The problem: Palindrome: Implement a function to check if a linked list is a palindrome

If it's a palindrome, the list must be the same backwards and forwards

Below is the code I wrote:

  def isPalindrome[A](list:List[A]):Boolean= (list.head, list.last)match{
    case (a,b) if a==b&&list.size>2 => isPalindrome[A](list.tail.dropRight(1))
    case (a,b) if a==b&&list.size<=2 => true
    case (a,b) if a!=b =>false
  }

May I know is there any way to improve it?

Answer 1

What you do is very inefficient. You check if the elements of the list are similar from the outside in, and that too utilising both very unintuitive pattern matching and guard clauses.

Note: You do not need to specify the type parameter A in the recursive call to isPalindrome(), as the compiler can infer that.

Your code, on simple singly linked lists, is O(n²), thanks to the repeated O(n) calls to list.last. The code that I explain and provide below runs in O(n), as reversing a list is O(n) and subsequently checking for equality is also O(n).

What is the definition of a palindrome?

While what you have mentioned is absolutely correct, there's an easier way to think about it.

A sequence is a palindrome whenever it is equal in every way to a sequence that contains the elements of the first sequence in reverse order.

That is, a list is a palindrome if and only if it is equal to its reverse.

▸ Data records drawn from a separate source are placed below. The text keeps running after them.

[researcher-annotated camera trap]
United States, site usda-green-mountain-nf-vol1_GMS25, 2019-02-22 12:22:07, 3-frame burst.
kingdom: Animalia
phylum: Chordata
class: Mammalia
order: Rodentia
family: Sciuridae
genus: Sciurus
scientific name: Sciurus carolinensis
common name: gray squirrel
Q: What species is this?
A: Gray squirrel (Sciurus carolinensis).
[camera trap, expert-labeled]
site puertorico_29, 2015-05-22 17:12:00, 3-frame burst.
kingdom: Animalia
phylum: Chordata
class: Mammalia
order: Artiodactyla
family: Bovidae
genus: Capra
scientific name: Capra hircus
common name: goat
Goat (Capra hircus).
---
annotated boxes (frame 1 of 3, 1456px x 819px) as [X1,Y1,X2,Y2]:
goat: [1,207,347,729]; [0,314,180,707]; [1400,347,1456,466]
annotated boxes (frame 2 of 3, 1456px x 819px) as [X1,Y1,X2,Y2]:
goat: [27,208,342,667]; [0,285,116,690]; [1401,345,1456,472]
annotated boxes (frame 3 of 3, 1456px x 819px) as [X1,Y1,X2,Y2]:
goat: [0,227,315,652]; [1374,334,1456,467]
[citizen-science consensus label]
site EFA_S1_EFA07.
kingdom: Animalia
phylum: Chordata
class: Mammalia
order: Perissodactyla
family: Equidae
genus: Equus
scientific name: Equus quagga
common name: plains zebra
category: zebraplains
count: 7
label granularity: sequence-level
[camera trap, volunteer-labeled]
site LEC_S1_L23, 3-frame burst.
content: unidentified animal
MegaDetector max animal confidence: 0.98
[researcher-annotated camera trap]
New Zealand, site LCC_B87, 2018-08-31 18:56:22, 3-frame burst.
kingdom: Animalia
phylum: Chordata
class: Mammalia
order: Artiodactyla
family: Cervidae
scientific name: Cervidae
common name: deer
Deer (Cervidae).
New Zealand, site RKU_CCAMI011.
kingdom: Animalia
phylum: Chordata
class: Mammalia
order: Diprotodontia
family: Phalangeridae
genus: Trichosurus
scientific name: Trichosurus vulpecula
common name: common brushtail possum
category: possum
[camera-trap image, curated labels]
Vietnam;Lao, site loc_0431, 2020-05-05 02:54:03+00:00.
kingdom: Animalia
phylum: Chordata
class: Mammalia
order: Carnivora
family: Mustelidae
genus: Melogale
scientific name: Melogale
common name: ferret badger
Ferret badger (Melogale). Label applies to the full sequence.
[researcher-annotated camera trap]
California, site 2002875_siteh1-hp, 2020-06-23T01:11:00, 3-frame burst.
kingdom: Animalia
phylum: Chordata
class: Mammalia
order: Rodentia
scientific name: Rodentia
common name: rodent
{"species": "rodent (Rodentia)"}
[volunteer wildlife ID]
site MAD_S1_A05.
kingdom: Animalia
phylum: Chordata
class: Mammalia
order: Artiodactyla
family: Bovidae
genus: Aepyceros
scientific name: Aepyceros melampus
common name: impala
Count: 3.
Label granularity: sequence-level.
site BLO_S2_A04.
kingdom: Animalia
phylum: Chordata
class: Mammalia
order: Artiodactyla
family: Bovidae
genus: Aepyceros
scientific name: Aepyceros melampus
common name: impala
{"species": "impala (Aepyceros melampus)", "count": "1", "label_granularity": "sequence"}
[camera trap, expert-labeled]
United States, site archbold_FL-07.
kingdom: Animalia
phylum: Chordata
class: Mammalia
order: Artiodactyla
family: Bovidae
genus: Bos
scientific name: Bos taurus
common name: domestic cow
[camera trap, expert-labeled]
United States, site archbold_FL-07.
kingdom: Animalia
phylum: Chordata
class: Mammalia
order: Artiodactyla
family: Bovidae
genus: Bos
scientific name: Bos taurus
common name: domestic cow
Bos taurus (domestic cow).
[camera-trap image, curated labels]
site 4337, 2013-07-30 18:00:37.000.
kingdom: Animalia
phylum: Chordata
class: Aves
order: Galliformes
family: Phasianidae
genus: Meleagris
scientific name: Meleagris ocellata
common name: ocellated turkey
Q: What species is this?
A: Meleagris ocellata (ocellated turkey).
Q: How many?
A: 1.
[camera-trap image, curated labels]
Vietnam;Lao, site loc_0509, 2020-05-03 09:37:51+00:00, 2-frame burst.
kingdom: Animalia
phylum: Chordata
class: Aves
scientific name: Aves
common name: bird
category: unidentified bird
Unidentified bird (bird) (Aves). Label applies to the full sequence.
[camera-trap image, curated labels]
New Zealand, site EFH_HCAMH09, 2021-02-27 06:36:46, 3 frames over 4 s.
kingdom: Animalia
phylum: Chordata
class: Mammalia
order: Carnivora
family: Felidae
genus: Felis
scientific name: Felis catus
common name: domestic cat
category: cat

I think that as your code already uses enough library functions, why not try this:

def isPalindrome[A](list: List[A]) = list == list.reverse

Simple, succinct, and to the point.

I'm absolutely sure your code is overcomplicated for its intended purpose, and functional programming is not just about pattern matching and recursion, it's about being able to create greater functionality from pre-existing functions.

Answer 2

Finding list.last is an O(n) operation, so this entire function, with recursion, would be O(n²). It should be achievable in O(n).